§ **WHAT TO DO**
(A) Rewrite the polymyalgia rheumatica text from "The cause of" up to and including "the aging process.", putting "normal tissues" in place of "healthy tissues".
(B) According to the polymyalgia rheumatica text, approximately what percentage of people with PMR develop giant cell arteritis?

§ **PAGE EXCERPT**
Polymyalgia Rheumatica

Polymyalgia rheumatica, an inflammatory disease most commonly seen in older adults, usually causes pain and stiffness in the shoulders and upper back and/or the hip area. 

Polymyalgia rheumatica (PMR) is an inflammatory disorder that causes widespread aching, stiffness and flu-like symptoms. It is more common in women than men and is seen more often in Caucasians than other races. It typically develops by age 70 and is rarely seen in people younger than 50. PMR may last from one to five years; however, it varies from person to person. Approximately 15 percent of people with PMR develop a potentially dangerous condition called giant cell arteritis.


The cause of PMR is uncertain but it is believed to be an autoimmune disease in which the body’s own immune system attacks healthy tissues. Genetic and environmental factors (such as infections) are thought to play important roles. Because it is rare in people under age 50, its cause could be linked to the aging process.

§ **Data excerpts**
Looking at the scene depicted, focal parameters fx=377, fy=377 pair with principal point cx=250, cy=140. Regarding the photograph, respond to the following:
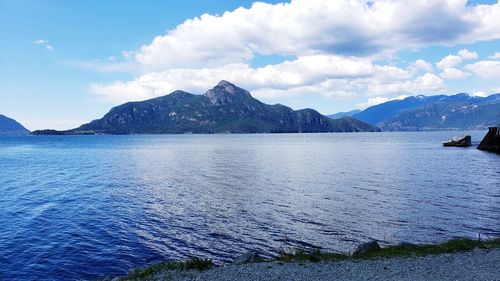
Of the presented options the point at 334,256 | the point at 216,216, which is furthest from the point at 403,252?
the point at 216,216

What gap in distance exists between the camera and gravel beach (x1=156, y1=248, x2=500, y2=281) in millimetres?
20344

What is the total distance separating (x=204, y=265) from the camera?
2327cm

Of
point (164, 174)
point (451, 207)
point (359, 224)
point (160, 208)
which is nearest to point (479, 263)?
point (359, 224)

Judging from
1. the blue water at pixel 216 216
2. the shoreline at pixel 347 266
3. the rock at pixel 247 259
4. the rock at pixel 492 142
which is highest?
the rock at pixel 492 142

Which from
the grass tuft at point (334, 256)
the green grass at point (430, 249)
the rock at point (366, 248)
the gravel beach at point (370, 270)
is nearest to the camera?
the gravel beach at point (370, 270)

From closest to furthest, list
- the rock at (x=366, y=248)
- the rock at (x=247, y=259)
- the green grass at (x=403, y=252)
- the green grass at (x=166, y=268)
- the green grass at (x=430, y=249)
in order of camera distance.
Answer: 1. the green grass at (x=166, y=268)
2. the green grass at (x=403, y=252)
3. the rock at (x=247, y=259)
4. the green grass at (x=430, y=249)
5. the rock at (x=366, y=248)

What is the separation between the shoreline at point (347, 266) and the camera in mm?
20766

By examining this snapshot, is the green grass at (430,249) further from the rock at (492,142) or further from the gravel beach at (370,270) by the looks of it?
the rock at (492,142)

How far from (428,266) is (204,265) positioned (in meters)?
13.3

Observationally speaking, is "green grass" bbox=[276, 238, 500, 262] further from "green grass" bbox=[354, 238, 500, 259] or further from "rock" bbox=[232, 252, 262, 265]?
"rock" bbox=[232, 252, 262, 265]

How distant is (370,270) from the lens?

§ **ANSWERS BY ITEM**
(A)
The cause of PMR is uncertain but it is believed to be an autoimmune disease in which the body’s own immune system attacks normal tissues. Genetic and environmental factors (such as infections) are thought to play important roles. Because it is rare in people under age 50, its cause could be linked to the aging process.

(B) Approximately 15 percent.